なかなかボスを倒せないのでのんびりライフを始めようとした結果

西村いさな

もふもふメイドがやってきた

「今日も討伐に行くのかい?ありがとうねぇ」

 遺跡の近くのおばあさんに声をかけられた。


 私、アイラは女戦士としてここ最近、遺跡のボスと戦っている。しかしなかなか倒せない。いつも戦っては死にかけ、逃げるというのを繰り返している。


ガキン!


「ぐっ!」


 今日はボスの一撃を受け流すことができたが、すぐに拠点に戻った。


「大丈夫かい? 無理しなしても、いいんだよ」


 おばあさんはいつも優しい。いつも私の心配をしてくれる。


「はぁ……」

 

 この国では戦士の給料はかなりいい。それにおばあさんたちを守るためにダラダラと戦士を続けていたが、辞めると言う選択肢もあるのだろうか。最近戦士は増えてきているようだし……。おばあさんたちにはちょっと悪いけど、よし。


「今日からのんびりライフを送ってやるんだぁー!」


 私は国の許可なしに戦士を辞めることにした。手続きが面倒だ。遺跡のボスの討伐は知り合いのパーティに任せてある。早速、久しぶりに家に帰ろう。



「たっだいまー! 久しぶり! 我が家!」


「おかえりなさいませ、あいらさま!」


 !?

 見覚えのない10歳くらいの少女が二人立っている。しかもメイド服を着ている。


「もしかして、ここに住んじゃってたりします……?」


「いえいえ! 私たちは自分たちの意思であいらさまのメイドとして働くことを決めたのです! 料金はかからないので、安心してくださいね! よろしくお願いします!」


「お、お願いします……?」

 

 なんで強くもない私のところにメイドが?ていうか可愛すぎる。

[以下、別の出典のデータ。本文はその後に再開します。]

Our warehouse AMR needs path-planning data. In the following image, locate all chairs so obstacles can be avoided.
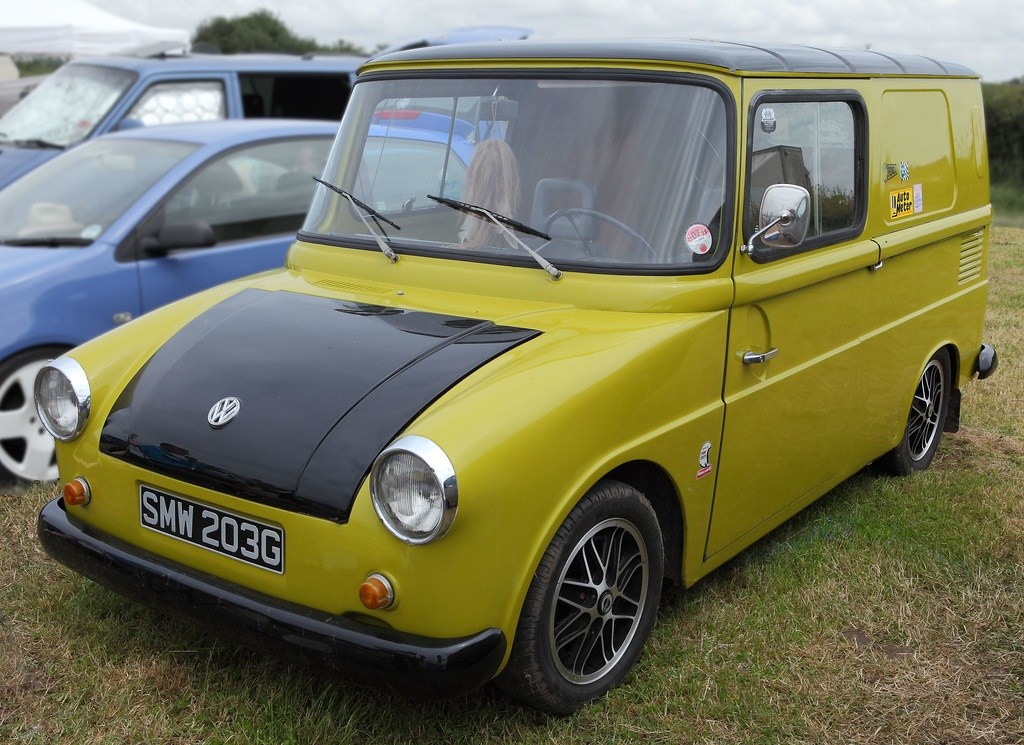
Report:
[680,185,766,259]
[517,177,597,257]
[186,164,315,223]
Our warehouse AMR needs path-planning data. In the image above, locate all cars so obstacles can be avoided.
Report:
[0,27,540,487]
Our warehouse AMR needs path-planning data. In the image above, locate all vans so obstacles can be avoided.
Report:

もふもふしたい。


「自己紹介が遅れてしまいましたね! 私はムーンと申します!」


 長く白い髪、青い目のメイドがそう言った。頭には白いウサギの耳が生えている。


「私はルナと申します!」


 今度はボブくらいの黒髪、赤っぽい目のメイドがそう言った。頭には黒いウサギの耳が生えている。


「私、ムーンは主に家事を、ルナは主にあいらさまの癒し係として働きます!」


 うそだ。これはきっと夢なんだ。